▶ _Text section_

--------------------

I've had my 455 rancher for a few years now. In that time I've cut maybe 10 cords with the saw. Last time I cut was maybe a couple of months ago. I went out to cut and the saw wouldn't start. I checked the plug and it's getting gas, checked the spark and it's there, but I'm only getting 90 psi at the cylinder. I don't know what to do, I've also pulled and checked the decompression valve. Any ideas?

Pull the muffler and check for scoring.
 
Remove the plug and the muffler and take a look at the piston to check it for scoring. Doesn't sound good...

Have you tried a different spark plug?
 
Pulled muffler, piston looks fine no scratches. It does look like the ring is stuck, it's inside the groove. Any way of freeing it without removal?

--------------------

▶ _Provided material_
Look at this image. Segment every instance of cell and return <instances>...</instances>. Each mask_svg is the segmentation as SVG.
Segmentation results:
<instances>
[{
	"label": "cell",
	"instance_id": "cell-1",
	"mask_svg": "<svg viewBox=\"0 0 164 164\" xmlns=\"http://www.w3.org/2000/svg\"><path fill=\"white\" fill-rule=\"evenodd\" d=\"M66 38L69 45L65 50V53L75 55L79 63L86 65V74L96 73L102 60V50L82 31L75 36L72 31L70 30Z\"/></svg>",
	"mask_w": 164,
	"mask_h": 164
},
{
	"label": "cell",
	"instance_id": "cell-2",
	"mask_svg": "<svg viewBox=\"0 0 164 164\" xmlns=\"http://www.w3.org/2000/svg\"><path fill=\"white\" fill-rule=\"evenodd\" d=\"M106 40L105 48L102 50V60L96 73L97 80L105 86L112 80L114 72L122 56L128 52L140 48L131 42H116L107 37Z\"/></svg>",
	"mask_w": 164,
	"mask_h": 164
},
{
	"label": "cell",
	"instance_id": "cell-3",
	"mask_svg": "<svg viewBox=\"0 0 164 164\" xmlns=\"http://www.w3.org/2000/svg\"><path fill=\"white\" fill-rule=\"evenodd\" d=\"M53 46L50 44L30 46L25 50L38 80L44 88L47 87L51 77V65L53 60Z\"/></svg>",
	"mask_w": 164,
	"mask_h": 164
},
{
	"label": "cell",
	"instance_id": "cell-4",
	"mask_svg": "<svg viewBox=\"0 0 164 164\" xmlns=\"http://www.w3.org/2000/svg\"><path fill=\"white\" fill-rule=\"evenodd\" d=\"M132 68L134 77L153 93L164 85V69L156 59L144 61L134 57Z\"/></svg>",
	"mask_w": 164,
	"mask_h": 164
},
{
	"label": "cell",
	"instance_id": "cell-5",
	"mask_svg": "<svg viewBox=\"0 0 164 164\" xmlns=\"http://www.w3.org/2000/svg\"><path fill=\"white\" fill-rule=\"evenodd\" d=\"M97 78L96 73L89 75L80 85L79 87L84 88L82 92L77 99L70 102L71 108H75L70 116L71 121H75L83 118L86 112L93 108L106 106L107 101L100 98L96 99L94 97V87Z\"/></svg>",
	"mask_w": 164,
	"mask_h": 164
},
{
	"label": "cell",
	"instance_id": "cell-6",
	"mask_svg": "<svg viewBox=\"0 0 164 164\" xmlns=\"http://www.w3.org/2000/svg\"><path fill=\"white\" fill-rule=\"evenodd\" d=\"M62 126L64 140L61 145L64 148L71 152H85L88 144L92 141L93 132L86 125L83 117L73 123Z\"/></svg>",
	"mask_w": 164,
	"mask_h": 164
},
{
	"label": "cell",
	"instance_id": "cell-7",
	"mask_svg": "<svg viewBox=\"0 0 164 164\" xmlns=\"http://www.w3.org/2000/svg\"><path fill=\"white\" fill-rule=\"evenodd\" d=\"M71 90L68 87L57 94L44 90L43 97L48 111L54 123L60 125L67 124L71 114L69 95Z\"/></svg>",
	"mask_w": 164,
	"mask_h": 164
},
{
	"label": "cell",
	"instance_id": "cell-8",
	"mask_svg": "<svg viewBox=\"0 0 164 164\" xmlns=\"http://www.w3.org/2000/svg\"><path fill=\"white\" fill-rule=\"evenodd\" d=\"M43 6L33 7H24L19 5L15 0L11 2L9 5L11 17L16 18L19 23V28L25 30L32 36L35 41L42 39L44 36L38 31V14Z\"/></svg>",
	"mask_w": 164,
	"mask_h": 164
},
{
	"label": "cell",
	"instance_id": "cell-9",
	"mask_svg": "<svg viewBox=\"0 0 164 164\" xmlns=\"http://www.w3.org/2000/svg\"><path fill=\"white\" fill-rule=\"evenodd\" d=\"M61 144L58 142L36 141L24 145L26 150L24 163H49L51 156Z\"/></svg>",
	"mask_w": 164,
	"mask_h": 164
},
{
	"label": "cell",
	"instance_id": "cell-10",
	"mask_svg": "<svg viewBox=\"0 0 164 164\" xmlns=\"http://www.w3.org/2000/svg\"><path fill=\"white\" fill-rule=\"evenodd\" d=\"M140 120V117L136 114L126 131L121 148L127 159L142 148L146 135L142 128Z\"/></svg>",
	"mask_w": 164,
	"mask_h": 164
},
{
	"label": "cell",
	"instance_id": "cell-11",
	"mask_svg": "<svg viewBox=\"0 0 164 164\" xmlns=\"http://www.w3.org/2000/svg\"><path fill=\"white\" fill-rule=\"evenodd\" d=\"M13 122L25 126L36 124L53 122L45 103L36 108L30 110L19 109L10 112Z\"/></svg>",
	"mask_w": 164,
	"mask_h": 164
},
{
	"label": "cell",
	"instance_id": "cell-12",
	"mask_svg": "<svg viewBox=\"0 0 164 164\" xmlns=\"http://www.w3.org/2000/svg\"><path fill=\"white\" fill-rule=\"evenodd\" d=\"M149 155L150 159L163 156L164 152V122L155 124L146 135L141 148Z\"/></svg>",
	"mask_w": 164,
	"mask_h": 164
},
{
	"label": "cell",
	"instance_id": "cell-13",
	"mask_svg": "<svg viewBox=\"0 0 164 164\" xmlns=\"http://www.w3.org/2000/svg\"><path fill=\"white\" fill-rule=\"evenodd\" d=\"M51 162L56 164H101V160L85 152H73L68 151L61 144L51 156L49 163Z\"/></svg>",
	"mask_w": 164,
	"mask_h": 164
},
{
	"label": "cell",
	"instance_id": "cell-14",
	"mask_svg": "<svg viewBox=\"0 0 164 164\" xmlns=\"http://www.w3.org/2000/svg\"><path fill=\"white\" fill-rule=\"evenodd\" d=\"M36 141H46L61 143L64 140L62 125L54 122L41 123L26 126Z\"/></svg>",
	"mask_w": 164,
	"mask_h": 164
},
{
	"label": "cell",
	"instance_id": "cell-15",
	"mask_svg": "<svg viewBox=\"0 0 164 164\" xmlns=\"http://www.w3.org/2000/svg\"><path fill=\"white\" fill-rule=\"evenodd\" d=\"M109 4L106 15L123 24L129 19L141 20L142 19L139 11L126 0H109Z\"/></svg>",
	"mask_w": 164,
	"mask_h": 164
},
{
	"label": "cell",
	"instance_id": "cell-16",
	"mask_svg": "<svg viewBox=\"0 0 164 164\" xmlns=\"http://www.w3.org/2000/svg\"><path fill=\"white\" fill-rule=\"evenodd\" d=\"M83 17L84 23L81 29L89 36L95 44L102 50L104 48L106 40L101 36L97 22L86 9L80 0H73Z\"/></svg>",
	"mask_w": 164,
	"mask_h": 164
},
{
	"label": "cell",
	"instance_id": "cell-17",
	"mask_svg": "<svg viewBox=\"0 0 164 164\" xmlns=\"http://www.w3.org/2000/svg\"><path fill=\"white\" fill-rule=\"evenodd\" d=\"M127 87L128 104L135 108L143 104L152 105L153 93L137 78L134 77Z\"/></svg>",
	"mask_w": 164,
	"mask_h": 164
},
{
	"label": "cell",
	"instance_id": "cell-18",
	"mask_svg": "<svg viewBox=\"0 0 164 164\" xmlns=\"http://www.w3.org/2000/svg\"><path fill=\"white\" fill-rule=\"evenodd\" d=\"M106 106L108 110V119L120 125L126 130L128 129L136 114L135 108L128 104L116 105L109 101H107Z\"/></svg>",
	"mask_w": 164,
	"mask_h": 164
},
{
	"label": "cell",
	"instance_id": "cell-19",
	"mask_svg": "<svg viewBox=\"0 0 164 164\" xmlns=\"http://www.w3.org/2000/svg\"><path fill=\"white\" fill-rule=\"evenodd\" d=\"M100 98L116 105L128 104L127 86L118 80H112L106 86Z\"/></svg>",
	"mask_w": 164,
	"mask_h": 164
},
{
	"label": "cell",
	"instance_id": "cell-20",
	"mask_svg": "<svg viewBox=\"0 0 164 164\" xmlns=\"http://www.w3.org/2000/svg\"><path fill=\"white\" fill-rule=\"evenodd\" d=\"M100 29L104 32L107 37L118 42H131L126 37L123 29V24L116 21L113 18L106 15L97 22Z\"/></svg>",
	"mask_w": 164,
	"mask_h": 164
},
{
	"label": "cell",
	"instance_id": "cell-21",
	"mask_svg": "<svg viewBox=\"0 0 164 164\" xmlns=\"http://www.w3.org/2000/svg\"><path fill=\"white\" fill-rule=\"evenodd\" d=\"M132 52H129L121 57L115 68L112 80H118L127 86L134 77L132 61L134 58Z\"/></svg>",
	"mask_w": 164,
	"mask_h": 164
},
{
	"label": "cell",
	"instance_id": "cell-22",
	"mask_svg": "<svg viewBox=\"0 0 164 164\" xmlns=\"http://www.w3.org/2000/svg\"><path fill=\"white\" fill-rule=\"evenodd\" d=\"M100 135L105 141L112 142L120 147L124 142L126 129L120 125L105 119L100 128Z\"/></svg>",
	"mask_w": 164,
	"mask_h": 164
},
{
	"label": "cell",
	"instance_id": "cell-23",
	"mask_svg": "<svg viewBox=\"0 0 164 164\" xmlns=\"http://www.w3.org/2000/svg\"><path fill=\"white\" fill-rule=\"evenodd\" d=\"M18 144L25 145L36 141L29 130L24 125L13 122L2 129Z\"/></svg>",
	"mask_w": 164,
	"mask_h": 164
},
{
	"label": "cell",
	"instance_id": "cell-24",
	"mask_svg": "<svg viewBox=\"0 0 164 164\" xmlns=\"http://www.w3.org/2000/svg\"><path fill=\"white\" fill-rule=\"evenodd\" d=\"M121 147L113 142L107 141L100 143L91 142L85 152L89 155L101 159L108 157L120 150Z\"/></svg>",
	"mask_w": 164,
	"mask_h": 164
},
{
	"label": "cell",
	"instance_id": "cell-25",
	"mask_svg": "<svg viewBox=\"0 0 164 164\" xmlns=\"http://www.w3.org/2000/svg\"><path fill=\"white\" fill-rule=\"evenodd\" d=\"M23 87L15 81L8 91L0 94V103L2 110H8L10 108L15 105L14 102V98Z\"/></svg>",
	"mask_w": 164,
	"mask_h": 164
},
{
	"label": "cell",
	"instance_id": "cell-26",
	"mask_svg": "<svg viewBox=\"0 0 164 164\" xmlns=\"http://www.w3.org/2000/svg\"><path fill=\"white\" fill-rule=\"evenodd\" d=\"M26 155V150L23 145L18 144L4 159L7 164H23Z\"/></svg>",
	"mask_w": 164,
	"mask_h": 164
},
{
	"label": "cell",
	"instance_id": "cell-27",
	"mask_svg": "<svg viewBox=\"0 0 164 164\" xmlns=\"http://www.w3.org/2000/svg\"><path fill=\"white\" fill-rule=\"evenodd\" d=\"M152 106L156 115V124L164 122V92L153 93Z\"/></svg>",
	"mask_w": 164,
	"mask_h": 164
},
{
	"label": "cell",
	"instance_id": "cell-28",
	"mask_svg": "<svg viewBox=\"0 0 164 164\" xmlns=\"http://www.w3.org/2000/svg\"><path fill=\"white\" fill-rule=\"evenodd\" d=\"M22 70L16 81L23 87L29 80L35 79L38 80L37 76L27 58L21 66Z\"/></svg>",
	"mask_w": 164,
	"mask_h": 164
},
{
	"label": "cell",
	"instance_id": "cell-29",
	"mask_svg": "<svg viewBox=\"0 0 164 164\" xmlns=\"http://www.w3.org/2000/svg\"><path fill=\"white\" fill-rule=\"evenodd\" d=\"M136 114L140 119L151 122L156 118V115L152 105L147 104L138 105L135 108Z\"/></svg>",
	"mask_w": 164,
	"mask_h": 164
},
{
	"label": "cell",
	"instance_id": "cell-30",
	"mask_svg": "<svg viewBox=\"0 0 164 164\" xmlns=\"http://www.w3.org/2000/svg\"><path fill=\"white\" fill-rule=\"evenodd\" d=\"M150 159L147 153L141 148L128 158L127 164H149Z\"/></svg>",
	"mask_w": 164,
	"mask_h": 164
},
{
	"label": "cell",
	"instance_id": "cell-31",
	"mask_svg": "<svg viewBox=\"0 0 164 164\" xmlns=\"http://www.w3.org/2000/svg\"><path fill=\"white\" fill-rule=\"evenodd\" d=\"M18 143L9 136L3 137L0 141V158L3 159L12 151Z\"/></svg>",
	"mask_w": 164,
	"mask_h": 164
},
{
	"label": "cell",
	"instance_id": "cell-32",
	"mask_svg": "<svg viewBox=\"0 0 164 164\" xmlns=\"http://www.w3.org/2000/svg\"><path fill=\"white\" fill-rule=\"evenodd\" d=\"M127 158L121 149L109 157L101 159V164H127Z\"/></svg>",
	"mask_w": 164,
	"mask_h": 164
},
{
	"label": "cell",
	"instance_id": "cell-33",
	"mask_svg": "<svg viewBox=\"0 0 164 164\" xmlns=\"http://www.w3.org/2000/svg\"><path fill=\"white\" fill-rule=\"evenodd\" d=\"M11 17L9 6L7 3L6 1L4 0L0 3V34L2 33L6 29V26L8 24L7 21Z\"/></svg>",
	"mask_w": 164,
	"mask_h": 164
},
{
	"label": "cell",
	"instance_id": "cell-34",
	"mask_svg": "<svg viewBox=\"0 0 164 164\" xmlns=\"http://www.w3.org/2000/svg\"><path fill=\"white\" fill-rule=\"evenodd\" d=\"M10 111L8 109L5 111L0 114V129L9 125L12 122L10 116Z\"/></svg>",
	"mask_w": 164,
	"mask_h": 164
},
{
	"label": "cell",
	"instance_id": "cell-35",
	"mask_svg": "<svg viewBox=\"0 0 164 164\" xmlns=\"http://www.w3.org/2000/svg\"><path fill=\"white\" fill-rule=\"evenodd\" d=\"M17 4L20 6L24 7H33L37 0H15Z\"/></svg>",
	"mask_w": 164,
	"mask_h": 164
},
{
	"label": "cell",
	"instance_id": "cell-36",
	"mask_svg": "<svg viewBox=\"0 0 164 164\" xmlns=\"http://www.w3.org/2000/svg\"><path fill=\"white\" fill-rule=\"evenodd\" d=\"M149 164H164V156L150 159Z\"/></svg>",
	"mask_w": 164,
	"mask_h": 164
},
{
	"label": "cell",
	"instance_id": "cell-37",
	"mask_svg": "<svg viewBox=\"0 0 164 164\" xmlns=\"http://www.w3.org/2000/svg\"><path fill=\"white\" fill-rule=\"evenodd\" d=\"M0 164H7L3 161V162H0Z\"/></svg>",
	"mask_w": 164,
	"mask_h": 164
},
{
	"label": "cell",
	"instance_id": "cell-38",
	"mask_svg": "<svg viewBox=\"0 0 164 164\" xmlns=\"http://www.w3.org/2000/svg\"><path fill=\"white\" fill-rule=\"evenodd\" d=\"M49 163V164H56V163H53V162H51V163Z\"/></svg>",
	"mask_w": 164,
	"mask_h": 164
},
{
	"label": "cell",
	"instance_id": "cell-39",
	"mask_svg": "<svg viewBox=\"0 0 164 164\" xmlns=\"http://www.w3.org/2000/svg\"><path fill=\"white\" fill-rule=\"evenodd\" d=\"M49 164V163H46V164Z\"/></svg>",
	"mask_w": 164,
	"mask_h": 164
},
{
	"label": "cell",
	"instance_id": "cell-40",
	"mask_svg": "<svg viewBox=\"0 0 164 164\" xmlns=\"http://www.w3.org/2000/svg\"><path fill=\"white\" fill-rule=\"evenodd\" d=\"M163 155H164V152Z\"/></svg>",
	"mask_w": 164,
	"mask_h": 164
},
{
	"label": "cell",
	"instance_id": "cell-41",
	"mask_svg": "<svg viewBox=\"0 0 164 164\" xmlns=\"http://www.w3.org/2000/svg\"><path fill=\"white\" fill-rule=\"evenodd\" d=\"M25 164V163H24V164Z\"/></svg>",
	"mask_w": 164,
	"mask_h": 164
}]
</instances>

--------------------

▶ _Task_
Carry on the forum thread about the 455 Rancher chainsaw with low compression, picking up after its last post.

▶ _Answer to this task_
The piston ring will be held inside the groove by the cylinder. push on it gently with the tip of a screwdriver or something similar to see if you can push it in slightly. Be very careful to not scratch or chip the piston while doing this. There should be a bit of spring action as you push in on the ring and it comes back out when you release pressure.

if the ring isn't "stuck" I would probably spray some wd-40 or something similar into the plug hole with the piston above the ports and let it soak for a bit to degunk things. Pull the engine over several times with the plug out before installing the plug and trying to start it again.

You do have spark?
 
Bring the piston up above the ports and spray WD-40 or Liquid Wrench
into the plug hole and let sit overnight. Should free up the rings..!!
:cheers:
J2F
 
I pressed on the ring and it did move a little. There's some carbon in the port. I'll have to go to the store, I don't have any wd40. Would 3 in 1 work?
 
I pressed on the ring and it did move a little. There's some carbon in the port. I'll have to go to the store, I don't have any wd40. Would 3 in 1 work?
3 in 1 is just light oil...like for sewing machines... get WD-40 or Liquid Wrench..!!
:cheers:
J2F
 
Tell us in detail what you're doing to start the engine. All the settings.

Factory-recommended, ignoring compression release (and it works):
Purge carb diaphragm chamber of air by pressing elastomer bulb.
Set chain brake.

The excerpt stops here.